Занимательные факты о Зеленке

Diamantgrün (Tetraethyl-4,4-diaminotriphenylmethanoxalat) (Viridis nitens) ist ein synthetischer Anilinfarbstoff der Triphenylmethanreihe.

Technische Namen - Hauptgrün 1; Nr. 42040; das Haupt hellgrün; Malachitgrün J.

Antiseptikum; wird in Form von wässrigen oder alkoholischen Lösungen verwendet, um die Haut mit ihren Krankheiten und Verletzungen zu schmieren.

Nicht zu verwechseln mit einer Substanz ähnlicher Struktur - Malachitgrün (Tetramethyl-4,4-diaminotriphenylmethan).

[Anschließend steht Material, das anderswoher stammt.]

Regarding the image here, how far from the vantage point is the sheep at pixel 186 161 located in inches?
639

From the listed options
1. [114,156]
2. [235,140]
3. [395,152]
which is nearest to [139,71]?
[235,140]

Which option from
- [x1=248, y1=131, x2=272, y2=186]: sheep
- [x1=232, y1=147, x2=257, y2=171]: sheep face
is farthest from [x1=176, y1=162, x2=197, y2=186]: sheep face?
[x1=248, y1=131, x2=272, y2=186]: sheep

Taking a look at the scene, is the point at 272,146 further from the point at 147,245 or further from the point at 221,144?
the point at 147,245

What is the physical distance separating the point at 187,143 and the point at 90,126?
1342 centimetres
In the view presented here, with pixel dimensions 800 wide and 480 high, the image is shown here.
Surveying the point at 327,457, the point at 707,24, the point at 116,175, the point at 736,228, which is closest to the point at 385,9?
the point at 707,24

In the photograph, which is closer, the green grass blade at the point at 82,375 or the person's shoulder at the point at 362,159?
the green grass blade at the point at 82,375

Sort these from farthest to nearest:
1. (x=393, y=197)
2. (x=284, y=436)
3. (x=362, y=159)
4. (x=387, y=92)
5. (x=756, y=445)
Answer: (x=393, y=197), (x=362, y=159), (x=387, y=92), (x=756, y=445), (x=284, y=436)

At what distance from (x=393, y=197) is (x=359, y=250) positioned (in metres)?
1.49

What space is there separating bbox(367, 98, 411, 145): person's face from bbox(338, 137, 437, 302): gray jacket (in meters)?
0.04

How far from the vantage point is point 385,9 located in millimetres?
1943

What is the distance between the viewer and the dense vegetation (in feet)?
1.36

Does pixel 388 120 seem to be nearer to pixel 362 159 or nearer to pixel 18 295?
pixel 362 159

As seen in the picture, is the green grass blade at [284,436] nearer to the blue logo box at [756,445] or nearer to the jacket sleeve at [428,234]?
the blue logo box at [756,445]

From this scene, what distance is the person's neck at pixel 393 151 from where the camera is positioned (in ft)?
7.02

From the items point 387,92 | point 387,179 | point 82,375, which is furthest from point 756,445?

Interessante Fakten über Zelenka

Занимательные факты о Зеленке

Für die in der UdSSR Geborenen ist Greenback ein Symbol für unzerstörbaren Willen und selbstbewusstes Wohlbefinden. Zelenka war (und bleibt) ein universelles Mittel zur Bekämpfung vieler Krankheiten.

Allerdings weiß nicht jeder, was eine solche Popularität dieses Arzneimittels verursacht hat, warum es „Diamant“ ist und warum die westliche Medizin die Verwendung eines solchen magischen Arztes verweigert.

1. Die Entstehungsgeschichte wurzelt im 19. Jahrhundert und in der Webindustrie. William Perkin, ein junger Londoner Chemiker, entwickelte zu dieser Zeit ein Heilmittel gegen Malaria. Das Ergebnis eines der Experimente war eine Substanz, die in einer unnatürlich hellvioletten Farbe gestrichen war. Es war unmöglich, diese Farbe von der Kleidung zu waschen. Ein findiger Vater aus einem unerwarteten Experiment "drückte" die praktischen Vorteile aus und eröffnete eine Fabrik zur Herstellung von Anilinfarbstoffen.

2. Ärzte verwendeten Farbstoffe für ihre eigenen Zwecke. Sie färbten die Präparate, um das Leben von Mikroorganismen unter einem Mikroskop besser sehen zu können. Plötzlich stellten Ärzte fest, dass einer der Farbstoffe, nämlich Diamantgrün, Mikroben zerstört. Seitdem ist dieses Antiseptikum zuversichtlich in die medizinische Praxis eingetreten. Heutzutage wurden viele wirksame Antiseptika erfunden, aber das grüne Zeug hat es nicht eilig, Analoga Platz zu machen.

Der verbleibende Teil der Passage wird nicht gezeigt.